On ne s’attendait vraiment plus à rien du gouvernement haïtien, qui n’est qu’une plaie qui gangrène notre mère patrie, et n’offre que le déshonneur à ses ressortissants. Quelle ne fut donc pas notre surprise de découvrir le 17 juin un article qui relatait que dans son premier acte officiel depuis son entrée en fonction, la Ministre Dupuy avait ordonné au Consulat haïtien en Équateur de porter assistance a des compatriotes bloqués depuis une semaine, dormant sur des chaises dans la salle d’attente de l’aéroport de Guayaquil. Etait-ce l’avènement d’une nouvelle ère ou un incident isolé? On osait à peine espérer…Pourtant le 8 juillet, la Ministre frappait une seconde fois. Dans une note publiée sur son compte officiel, la chancellerie haïtienne déplorait la mort des trois haïtiens assassinés en notant qu’une fois de plus, des citoyens haïtiens sont victimes d’un traitement inhumain dans la zone frontalière et en territoire voisin. Elle poursuivit en exigeant que la République Dominicaine dépêche les moyens nécessaires pour déterminer les circonstances de ces décès et identifier les responsables. L’Ambassade d’Haïti à Santo-Domingo a été saisie du dossier et en assurera le suivi. Wow! L’assassin des 2 Haïtiens, Hungria Diaz, étant le père du Commissaire du gouvernement fiscal de la zone, ce dossier va devoir être suivi de près par le MAE.

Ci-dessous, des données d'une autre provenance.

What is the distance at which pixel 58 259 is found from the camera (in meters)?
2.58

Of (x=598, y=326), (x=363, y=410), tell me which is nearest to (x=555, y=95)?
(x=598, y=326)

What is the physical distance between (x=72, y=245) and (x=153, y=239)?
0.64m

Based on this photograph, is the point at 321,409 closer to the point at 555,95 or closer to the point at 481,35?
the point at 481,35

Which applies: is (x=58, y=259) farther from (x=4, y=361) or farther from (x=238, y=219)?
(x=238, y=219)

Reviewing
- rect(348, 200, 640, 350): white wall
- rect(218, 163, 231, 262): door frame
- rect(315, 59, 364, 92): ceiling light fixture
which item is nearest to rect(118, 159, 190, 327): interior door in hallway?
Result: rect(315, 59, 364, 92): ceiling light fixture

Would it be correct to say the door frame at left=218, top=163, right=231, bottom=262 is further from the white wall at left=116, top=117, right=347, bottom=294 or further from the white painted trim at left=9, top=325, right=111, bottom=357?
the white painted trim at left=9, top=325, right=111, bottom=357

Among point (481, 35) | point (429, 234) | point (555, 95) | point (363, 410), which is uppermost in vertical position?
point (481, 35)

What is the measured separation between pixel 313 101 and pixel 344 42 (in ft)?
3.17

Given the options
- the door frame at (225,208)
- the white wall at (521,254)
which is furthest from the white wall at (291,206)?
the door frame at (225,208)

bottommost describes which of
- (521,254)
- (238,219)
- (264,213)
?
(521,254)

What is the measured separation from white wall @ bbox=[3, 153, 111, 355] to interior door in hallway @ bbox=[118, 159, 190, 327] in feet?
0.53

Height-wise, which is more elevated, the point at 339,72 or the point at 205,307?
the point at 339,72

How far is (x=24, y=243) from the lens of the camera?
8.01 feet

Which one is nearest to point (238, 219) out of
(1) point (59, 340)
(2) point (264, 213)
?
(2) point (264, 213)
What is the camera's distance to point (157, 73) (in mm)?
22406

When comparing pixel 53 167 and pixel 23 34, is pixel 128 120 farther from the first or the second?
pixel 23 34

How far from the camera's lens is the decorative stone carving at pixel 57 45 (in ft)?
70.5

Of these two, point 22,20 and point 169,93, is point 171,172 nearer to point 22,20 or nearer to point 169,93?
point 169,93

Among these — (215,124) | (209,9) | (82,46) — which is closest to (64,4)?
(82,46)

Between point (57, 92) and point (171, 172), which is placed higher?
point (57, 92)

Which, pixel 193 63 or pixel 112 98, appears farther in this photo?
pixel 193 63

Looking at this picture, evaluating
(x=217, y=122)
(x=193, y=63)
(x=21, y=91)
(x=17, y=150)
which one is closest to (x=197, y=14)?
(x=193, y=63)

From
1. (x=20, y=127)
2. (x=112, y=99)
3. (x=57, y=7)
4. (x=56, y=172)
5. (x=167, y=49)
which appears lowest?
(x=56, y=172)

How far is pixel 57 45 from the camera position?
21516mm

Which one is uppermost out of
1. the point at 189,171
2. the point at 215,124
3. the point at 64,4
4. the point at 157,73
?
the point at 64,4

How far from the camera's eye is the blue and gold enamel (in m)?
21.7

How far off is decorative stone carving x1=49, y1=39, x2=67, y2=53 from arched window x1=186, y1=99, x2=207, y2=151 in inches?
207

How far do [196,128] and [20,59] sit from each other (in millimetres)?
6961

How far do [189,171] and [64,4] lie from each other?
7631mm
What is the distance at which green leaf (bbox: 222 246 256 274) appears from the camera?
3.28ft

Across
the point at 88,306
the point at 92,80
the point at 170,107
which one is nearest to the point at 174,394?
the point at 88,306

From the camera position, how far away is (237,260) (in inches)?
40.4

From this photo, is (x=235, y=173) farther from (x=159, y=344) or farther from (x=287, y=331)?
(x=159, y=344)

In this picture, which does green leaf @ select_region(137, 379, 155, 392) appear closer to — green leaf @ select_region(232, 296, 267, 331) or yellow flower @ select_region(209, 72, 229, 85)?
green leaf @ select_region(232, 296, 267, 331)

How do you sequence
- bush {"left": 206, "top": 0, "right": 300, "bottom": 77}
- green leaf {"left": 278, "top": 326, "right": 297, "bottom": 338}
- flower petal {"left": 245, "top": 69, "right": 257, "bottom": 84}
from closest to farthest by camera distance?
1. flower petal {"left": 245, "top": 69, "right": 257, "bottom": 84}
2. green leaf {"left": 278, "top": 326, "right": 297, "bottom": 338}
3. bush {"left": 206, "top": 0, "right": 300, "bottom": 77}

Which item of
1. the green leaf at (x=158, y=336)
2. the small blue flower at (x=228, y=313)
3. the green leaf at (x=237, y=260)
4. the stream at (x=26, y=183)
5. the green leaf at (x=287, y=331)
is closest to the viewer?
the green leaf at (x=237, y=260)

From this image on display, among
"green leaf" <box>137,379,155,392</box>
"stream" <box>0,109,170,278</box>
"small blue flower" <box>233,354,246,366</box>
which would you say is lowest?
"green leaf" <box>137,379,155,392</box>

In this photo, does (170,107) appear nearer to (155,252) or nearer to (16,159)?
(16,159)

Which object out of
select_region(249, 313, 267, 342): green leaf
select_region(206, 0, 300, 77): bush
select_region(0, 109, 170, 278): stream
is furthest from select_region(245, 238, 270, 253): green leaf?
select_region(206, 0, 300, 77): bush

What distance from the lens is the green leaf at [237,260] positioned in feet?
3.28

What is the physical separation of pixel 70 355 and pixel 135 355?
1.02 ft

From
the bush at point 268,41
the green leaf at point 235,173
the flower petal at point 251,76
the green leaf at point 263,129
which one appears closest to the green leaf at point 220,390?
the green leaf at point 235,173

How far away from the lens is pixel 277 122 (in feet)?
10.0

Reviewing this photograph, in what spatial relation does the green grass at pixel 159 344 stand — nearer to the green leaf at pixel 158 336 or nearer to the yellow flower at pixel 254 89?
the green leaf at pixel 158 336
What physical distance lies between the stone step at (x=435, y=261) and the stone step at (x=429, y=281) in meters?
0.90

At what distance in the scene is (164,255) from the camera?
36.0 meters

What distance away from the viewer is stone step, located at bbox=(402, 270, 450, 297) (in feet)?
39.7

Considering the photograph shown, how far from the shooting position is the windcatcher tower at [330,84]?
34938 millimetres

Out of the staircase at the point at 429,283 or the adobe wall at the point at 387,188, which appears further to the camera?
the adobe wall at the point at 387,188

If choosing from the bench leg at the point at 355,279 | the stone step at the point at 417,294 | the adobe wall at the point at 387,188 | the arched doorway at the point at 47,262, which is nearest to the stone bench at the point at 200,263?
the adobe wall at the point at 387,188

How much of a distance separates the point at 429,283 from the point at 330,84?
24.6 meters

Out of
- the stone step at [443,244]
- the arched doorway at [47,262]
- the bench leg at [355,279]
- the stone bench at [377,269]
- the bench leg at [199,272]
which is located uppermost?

La chancellerie dominicaine a, comme toujours, nié l’évidence, avec la même grossièreté, arrogance, et audacité qu’elle le fait depuis un siècle, pensant qu’en vociférant pour désavouer les atrocités dont témoignent des millions de personnes, qu’elle pourra convaincre le monde de ne pas croire ses propres yeux. Si confortables sont-ils avec leurs crimes que le Président Abinader a même osé briguer un siège au Conseil des droits de l’homme des Nations-Unis, qui lui fut octroyé aveuglément par les délégués. Non satisfait, il a même essayé d’en briguer la présidence! L’obtention de ce siège doit être contesté par la République d’Haïti.
Merci Ministre Dupuy, d’avoir accordé ce minimum de dignité à nos compatriotes, même si ce n’est que dans la mort. Ne vous taisez surtout pas! Le mutisme de l’État haïtien alimente la bestialité envers nos ressortissants, et engendre une impunité qui favorise la multiplication de ces actes répréhensibles. Ne vous laissez pas intimider par les pressions et les diktats. Ne vous laissez pas acheter. Continuez dans cette voie, débarrassée des vestiges du passé. Nous vous appuyons et sommes fiers de vous. L’histoire retiendra qu’une lueur d’espoir a vu le jour au milieu des ténèbres, et vous réservera une place d’honneur pour la postérité.
L’espoir de rupture avec le statu quo de la corruption, de l’ingérence, et de la criminalité dans nos affaires publiques et sociales a visiblement été galvaudé. La route est encore longue pour ceux qui œuvrent pour une Haïti libre et souveraine afin d’atterrir cette transition “koupe fache” invariablement détournée et co-optée. Nous allons néanmoins persévérer dans notre rude labeur. Mais en attendant de pouvoir accomplir le rêve de rapatrier à la terre de leurs ancêtres nos frères et soeurs, cette masse souffrante contrainte à déferler sur l’hémisphère pour être assujettie à ces crimes contre l’humanité, si nous arrivons à leur porter secours et restaurer leur humanité, nous aurons au moins essuyé la honte de notre visage.